Sportverbote in Corona-Zeiten: Fataler Gesundheitsschutz?

Von Ansgar Thiel

Mindestens eine Stunde am Tag sollte sich ein Kind bewegen – so lautet eine Empfehlung der Weltgesundheitsorganisation (WHO). Regelmäßige Bewegung fördert das gesunde Aufwachsen der Kinder und beugt Gesundheitsprobleme wie Übergewicht vor. In Deutschland erfüllen jedoch über 80 Prozent der Kinder das von der WHO empfohlene Soll nicht, wie der 4. Kinder und Jugendsportbericht zeigt. Die Covid-19-Pandemie trägt zudem weiter dazu bei, dass sich Kinder in Deutschland zu wenig bewegen.

Das vergangene Jahr hat gezeigt, dass eine Pandemie wie Covid-19 zu einem erheblichen Problem für die öffentliche Gesundheit und die Gesundheitseinrichtungen werden kann. Um die Ausbreitung der Krankheit einzudämmen, wurden auf Basis epidemiologischer und virologischer Erkenntnisse unter anderem Ausgangsbeschränkungen und Schulschließungen verordnet.

So wichtig diese Maßnahmen des Infektionsschutzes zur Eindämmung des Pandemieverlaufs sind, so folgenreich sind sie für unterschiedliche Gesellschaftsbereiche. Insbesondere der Sport – und dabei auch der Sportunterricht – mussten erhebliche Einschränkungen hinnehmen, die nicht ohne Nebenwirkungen für die physische, psychische und soziale Gesundheit der jüngeren Bevölkerung sind.

Der Ausfall des Sportunterrichts kann nicht angemessen kompensiert werden

Dadurch entstanden ist ein Paradox: Infektionsschutzmaßnahmen, mit denen Erkrankungen verhindert werden sollten, wirken in der Folge durchaus krankheitserzeugend. Besonders betroffen sind dabei der Sport und die Alltagsbewegung der Heranwachsenden. Denn die Schließungen öffentlicher Sportanlagen sowie der häufige Ausfall des Sportunterrichts konnten und können nicht angemessen kompensiert werden:

Erstens gelingt es nur einem Teil der jüngeren Bevölkerung, während der Schutzmaßnahmen aktiv zu bleiben. Insbesondere bei den Kindern und Jugendlichen, deren soziales und räumliches Umfeld nicht bewegungsförderlich ist, kann das für Heranwachsende charakteristische Bedürfnis nach Bewegung nicht oder nicht ausreichend befriedigt werden.

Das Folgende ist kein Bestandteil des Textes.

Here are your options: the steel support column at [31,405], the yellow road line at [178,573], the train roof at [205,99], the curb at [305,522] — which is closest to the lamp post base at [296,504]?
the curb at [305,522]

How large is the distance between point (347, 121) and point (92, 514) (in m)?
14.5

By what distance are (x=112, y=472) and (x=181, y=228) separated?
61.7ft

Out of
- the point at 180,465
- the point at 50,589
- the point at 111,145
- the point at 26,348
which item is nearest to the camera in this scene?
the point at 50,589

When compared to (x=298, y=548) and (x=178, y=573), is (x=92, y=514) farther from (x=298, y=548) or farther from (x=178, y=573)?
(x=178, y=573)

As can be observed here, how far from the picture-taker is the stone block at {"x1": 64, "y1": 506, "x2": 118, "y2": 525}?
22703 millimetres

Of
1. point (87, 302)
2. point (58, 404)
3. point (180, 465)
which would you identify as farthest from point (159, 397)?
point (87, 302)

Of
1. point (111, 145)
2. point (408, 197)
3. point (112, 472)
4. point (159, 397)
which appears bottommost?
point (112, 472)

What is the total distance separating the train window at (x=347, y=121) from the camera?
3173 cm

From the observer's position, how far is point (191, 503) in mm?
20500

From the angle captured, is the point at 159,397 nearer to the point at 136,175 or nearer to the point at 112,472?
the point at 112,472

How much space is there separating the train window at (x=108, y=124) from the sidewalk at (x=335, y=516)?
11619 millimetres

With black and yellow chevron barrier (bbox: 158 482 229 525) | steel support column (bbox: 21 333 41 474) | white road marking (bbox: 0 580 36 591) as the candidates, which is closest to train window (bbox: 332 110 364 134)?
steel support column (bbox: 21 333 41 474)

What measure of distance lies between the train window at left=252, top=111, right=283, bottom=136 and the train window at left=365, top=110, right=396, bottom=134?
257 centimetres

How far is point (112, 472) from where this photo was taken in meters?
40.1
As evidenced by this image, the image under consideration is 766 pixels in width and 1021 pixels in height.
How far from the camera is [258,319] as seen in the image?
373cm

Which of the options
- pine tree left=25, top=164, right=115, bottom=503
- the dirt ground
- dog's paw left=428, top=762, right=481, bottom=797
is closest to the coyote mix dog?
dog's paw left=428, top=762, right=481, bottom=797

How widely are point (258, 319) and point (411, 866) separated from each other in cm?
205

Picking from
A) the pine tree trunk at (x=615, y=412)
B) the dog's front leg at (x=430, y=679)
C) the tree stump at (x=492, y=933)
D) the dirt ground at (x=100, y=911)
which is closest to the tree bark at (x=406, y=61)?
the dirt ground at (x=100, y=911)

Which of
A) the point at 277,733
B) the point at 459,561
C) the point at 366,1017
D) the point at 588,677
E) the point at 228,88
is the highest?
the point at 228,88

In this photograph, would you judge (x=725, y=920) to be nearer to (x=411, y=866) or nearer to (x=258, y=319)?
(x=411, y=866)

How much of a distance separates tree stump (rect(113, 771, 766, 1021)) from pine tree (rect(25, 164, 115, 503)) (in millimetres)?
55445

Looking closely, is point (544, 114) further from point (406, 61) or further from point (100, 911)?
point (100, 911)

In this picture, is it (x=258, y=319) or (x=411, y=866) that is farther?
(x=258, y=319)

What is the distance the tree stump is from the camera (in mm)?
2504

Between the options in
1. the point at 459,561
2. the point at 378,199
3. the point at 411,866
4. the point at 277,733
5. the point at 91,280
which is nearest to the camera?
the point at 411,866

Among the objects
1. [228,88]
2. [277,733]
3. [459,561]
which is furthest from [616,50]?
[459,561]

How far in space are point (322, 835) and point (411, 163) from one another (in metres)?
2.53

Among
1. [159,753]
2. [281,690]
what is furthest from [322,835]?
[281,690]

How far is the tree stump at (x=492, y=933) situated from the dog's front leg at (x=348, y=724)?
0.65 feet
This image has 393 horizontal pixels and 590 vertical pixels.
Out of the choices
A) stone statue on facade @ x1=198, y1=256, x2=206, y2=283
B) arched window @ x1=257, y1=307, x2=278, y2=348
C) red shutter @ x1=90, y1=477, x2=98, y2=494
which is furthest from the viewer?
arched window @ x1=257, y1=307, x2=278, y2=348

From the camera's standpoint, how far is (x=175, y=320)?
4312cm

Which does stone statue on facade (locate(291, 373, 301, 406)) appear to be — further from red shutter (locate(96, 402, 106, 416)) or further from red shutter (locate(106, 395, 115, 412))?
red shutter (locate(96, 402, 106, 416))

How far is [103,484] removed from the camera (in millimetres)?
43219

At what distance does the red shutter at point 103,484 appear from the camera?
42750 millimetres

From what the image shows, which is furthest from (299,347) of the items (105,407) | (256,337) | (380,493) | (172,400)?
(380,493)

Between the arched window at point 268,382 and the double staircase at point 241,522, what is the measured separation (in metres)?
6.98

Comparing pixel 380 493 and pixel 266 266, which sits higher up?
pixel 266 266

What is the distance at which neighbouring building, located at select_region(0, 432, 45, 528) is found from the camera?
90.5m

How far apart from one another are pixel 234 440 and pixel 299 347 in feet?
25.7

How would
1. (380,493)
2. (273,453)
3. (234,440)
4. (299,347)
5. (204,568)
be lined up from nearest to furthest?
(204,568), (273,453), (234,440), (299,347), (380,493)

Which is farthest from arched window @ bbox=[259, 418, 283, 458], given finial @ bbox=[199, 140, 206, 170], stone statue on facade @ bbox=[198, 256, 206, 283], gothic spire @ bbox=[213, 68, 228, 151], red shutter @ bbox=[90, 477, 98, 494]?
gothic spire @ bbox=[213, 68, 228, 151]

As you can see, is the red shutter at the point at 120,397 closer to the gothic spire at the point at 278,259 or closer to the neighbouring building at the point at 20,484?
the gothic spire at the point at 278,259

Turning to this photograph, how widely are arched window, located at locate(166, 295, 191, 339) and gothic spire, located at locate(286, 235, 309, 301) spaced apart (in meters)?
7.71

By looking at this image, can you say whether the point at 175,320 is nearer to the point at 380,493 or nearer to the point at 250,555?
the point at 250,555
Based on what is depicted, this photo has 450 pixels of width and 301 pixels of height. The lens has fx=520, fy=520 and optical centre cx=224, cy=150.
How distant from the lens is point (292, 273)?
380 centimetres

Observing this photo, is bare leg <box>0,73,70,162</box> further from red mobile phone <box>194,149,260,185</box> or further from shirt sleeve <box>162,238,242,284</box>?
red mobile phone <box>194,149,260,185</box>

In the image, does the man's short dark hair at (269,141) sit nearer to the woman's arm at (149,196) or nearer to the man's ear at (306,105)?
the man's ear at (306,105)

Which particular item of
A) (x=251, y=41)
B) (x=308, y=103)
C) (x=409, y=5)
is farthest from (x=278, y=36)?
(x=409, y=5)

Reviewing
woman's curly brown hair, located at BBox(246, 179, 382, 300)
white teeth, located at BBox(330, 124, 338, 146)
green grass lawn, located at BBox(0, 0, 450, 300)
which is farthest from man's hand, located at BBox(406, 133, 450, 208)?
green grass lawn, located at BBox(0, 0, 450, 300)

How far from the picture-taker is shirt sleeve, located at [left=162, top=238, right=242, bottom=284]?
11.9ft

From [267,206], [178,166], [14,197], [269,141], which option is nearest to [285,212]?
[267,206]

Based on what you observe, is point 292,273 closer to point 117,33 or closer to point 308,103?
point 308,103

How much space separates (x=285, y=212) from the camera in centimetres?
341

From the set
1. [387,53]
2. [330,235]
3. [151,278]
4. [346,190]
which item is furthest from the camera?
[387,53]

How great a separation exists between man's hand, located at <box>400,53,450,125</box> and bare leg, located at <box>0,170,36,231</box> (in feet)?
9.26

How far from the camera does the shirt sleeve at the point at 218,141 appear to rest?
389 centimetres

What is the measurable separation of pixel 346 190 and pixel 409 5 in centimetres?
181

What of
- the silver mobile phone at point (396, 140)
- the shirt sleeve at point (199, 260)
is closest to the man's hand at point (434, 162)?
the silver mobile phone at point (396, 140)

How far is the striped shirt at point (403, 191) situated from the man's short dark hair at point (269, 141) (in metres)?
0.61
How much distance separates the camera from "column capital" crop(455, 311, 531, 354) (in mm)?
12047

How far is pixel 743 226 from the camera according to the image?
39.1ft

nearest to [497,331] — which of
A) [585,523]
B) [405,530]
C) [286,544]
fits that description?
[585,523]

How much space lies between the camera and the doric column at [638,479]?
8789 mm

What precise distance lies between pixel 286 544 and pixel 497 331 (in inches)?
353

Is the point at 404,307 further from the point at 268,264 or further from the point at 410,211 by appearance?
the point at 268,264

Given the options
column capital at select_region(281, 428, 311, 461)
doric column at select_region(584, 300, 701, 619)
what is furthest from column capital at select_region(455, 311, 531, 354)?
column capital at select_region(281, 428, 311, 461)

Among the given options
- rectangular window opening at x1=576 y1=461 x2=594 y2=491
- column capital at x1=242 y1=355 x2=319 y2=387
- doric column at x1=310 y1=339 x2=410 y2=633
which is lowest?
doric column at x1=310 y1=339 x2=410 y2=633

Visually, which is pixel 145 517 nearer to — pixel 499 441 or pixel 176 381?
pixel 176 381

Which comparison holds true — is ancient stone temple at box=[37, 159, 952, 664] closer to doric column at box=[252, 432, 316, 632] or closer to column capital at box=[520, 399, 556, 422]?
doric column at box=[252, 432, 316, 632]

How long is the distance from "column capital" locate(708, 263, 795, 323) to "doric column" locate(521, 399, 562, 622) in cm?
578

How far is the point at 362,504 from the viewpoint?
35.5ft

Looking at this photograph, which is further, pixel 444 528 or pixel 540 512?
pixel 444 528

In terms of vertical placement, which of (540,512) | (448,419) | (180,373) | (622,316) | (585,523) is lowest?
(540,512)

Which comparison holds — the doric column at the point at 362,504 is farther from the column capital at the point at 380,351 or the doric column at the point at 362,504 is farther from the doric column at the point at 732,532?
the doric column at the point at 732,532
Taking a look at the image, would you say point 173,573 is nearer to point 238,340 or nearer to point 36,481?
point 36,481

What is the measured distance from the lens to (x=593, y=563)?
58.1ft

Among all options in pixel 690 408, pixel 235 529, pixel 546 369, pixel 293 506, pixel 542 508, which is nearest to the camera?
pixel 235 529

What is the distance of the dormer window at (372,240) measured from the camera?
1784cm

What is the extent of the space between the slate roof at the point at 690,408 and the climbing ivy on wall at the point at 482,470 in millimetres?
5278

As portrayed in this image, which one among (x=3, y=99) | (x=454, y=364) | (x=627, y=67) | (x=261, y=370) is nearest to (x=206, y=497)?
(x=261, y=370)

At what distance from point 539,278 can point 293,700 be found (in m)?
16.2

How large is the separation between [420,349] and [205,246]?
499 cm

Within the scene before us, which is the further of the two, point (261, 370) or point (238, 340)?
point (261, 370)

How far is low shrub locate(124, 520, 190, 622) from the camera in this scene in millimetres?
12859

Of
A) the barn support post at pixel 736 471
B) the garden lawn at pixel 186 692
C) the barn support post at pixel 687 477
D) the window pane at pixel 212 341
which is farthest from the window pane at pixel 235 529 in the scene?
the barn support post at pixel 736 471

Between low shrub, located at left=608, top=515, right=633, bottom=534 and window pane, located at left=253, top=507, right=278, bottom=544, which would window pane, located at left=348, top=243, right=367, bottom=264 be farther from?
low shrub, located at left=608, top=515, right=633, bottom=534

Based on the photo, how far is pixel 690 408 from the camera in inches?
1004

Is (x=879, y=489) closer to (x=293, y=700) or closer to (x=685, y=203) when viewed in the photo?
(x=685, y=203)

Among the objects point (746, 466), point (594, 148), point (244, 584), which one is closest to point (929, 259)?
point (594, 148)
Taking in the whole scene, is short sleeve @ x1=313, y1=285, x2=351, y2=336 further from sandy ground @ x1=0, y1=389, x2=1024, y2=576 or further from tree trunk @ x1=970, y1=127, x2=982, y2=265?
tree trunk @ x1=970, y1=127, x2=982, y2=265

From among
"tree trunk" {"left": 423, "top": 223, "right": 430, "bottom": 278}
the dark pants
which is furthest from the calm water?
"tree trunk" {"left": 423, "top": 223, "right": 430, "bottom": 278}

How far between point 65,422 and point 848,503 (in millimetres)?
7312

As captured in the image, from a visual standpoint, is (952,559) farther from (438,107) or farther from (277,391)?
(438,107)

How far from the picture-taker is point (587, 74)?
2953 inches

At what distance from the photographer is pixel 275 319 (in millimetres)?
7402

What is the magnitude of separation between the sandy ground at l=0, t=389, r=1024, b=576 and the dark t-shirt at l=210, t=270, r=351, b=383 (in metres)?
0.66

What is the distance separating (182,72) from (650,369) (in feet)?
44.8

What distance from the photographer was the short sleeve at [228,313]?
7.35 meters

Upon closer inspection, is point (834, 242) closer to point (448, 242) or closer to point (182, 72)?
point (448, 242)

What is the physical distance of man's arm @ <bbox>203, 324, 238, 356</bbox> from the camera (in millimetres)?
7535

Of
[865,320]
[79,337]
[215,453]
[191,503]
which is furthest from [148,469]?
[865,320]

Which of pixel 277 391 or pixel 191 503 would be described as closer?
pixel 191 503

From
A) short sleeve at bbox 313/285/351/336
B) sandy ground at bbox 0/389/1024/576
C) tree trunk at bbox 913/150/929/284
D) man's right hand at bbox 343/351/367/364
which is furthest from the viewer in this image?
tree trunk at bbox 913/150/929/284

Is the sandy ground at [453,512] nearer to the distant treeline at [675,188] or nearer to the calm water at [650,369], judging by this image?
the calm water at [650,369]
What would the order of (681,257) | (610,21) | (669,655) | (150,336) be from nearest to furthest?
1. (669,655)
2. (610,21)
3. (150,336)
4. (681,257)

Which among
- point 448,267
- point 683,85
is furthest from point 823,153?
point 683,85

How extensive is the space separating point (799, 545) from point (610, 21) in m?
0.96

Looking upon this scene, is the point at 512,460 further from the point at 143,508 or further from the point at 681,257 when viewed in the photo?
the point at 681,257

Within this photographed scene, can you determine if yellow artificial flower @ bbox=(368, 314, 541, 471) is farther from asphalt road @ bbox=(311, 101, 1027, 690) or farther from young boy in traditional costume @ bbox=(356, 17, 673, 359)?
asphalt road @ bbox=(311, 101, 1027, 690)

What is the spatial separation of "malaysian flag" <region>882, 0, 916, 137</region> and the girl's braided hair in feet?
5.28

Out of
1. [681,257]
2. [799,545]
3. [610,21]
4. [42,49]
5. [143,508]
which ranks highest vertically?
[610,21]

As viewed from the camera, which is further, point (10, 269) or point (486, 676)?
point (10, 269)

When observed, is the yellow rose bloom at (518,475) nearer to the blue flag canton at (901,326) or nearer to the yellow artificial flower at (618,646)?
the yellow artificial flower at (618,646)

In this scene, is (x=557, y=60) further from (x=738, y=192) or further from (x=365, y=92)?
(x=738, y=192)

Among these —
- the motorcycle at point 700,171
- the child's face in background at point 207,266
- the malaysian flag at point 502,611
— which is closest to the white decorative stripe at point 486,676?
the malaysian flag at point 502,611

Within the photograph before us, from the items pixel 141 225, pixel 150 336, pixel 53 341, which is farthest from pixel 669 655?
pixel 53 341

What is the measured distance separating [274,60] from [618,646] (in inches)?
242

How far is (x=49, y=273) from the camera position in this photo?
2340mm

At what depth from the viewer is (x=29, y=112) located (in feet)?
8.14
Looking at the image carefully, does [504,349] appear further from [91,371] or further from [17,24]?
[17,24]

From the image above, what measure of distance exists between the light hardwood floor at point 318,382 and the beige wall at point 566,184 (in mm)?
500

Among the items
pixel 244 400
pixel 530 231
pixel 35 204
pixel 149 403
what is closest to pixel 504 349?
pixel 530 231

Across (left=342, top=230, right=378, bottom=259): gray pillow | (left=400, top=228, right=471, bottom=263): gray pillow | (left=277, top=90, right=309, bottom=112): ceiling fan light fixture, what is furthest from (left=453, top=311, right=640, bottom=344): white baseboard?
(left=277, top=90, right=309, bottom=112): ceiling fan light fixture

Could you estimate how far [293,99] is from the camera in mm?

Zweitens bietet zum einen nur ein kleiner Teil der Schulen systematischen Online-Sportunterricht an, zum anderen fehlt den Heranwachsenden häufig das adäquate Wissen für ein selbständiges Training, weshalb der Bewegungsmangel nicht angemessen kompensiert werden kann.

Drittens war und ist das gemeinsame Spielen im Freien oder das Betreiben von Mannschaftssportarten über längere Zeit nicht möglich. Dies führt insbesondere bei aktiven Kindern dazu, dass diese physisch abbauen. Gleichzeitig erschwert das eingeschränkte gemeinsame Sporttreiben auch, dass Sozialkontakte aufrechterhalten werden. Um die soziale Isolierung zu vermeiden, greifen Heranwachsende daher häufiger zum Handy und auf digitale Medien zurück – was die Zeit, die Kinder sitzend verbringen zusätzlich erhöht.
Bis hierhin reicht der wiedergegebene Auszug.